What does that mean? 你真的瞭解這個慣用語嗎?

Imagery buries itself in language and takes on new meaning. The transplanted and transformed word or set of words is called a “figure of speech.” For a figure of speech to be effective, however, a writer must first understand the original meaning of the word or phrase. The following sentence contains a common figure of speech. Its original meaning is explained.

“The branch’s grip on the river oak leaves was loosened by wind gusts, and first one, then 100, then 500 cartwheeled through the sky to smother the ground.”

Cartwheels are relatively tall, slender wheels with long, slender spokes emanating from the axle. When a cart moves forward, the wheels turned and the spokes rotated with increasing speed as the cart moved faster. This motion of revolving spokes is replicated by the arms and legs of children and acrobats who move laterally by alternately standing on their feet and then their hands and then their feet and so on. The circular sweep of the extended arms and legs catches the eye, just as the spokes of a wheel do, with the center part of the torso functioning as an axle.

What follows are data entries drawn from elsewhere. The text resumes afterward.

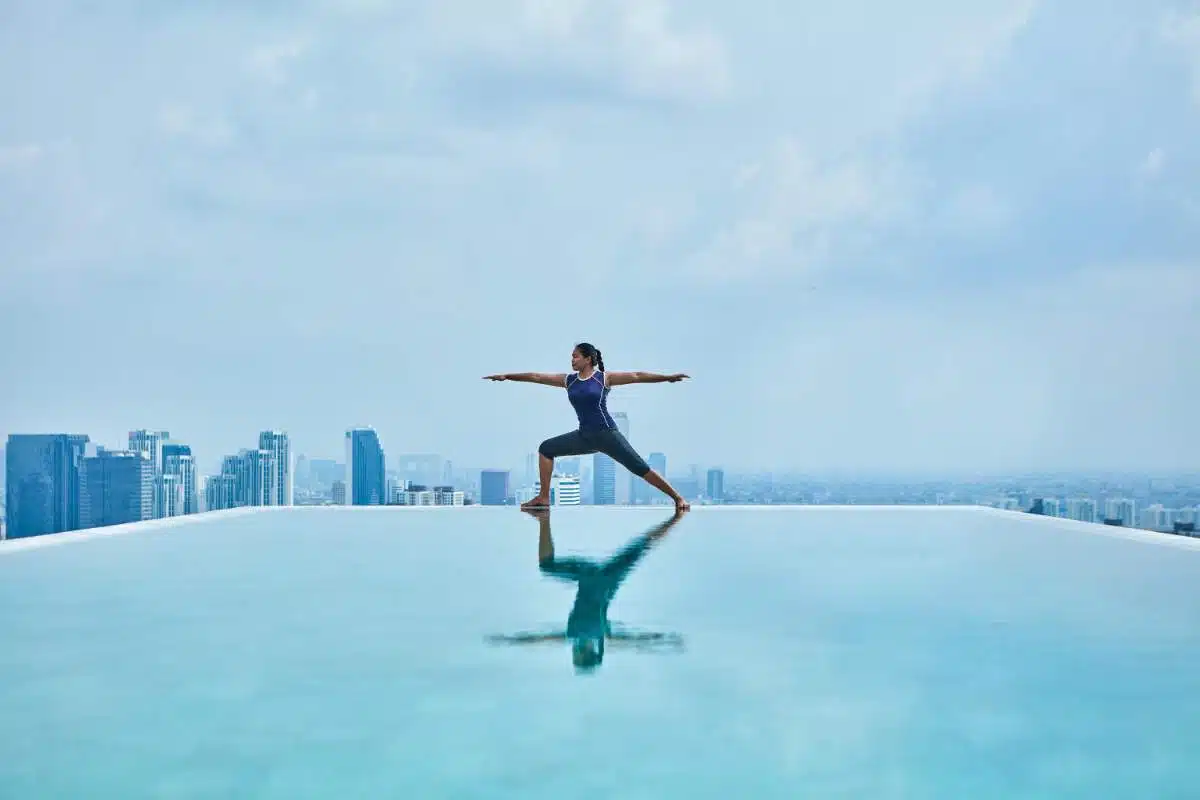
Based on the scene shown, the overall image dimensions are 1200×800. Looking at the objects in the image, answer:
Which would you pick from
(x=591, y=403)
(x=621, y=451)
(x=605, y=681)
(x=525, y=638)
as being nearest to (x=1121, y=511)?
(x=621, y=451)

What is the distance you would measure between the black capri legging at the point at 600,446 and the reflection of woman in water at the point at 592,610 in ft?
6.39

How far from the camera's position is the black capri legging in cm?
1013

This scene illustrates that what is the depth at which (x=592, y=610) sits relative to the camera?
16.4 ft

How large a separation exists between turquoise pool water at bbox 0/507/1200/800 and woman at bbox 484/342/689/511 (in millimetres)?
3013

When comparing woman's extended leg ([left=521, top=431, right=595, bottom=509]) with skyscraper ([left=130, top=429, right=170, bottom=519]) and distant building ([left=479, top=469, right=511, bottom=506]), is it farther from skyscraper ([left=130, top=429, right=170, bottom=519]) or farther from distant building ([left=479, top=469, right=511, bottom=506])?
skyscraper ([left=130, top=429, right=170, bottom=519])

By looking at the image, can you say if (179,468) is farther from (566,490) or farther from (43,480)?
(566,490)

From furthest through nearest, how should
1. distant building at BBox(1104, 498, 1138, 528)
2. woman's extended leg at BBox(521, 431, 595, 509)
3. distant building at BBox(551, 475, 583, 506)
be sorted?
distant building at BBox(551, 475, 583, 506)
woman's extended leg at BBox(521, 431, 595, 509)
distant building at BBox(1104, 498, 1138, 528)

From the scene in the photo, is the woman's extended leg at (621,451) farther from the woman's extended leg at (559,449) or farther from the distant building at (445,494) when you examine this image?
the distant building at (445,494)

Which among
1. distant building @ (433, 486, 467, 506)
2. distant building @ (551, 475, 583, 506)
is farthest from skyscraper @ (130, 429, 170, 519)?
distant building @ (551, 475, 583, 506)

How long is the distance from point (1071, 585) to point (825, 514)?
568 centimetres

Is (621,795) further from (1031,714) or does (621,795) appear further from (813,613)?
(813,613)

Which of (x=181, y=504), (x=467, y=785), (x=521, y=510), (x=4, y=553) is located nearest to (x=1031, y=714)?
(x=467, y=785)

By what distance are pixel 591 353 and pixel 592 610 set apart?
534cm

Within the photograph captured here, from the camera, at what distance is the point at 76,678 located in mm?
3689
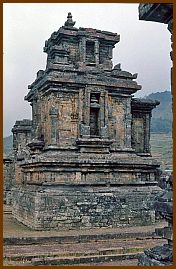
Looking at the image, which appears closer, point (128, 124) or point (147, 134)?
point (128, 124)

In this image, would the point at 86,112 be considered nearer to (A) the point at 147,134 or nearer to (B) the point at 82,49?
(B) the point at 82,49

By saying that the leaves “cartwheeled” to the ground, carried along by gusts of wind, the writer calls upon the image of spinning wheels (and similarly spinning acrobats). Many leaves float gently, rocking slightly from side to side, when they ride a gentle breeze to the turf below, a movement commonly described as “fluttering.” But when the leaves are yanked from a branch by a more violent wind, they often are seen spinning end over end, the stem acting like a single axle in its rotation. Choosing descriptive words carefully separates spirited writers from ho-hum ones.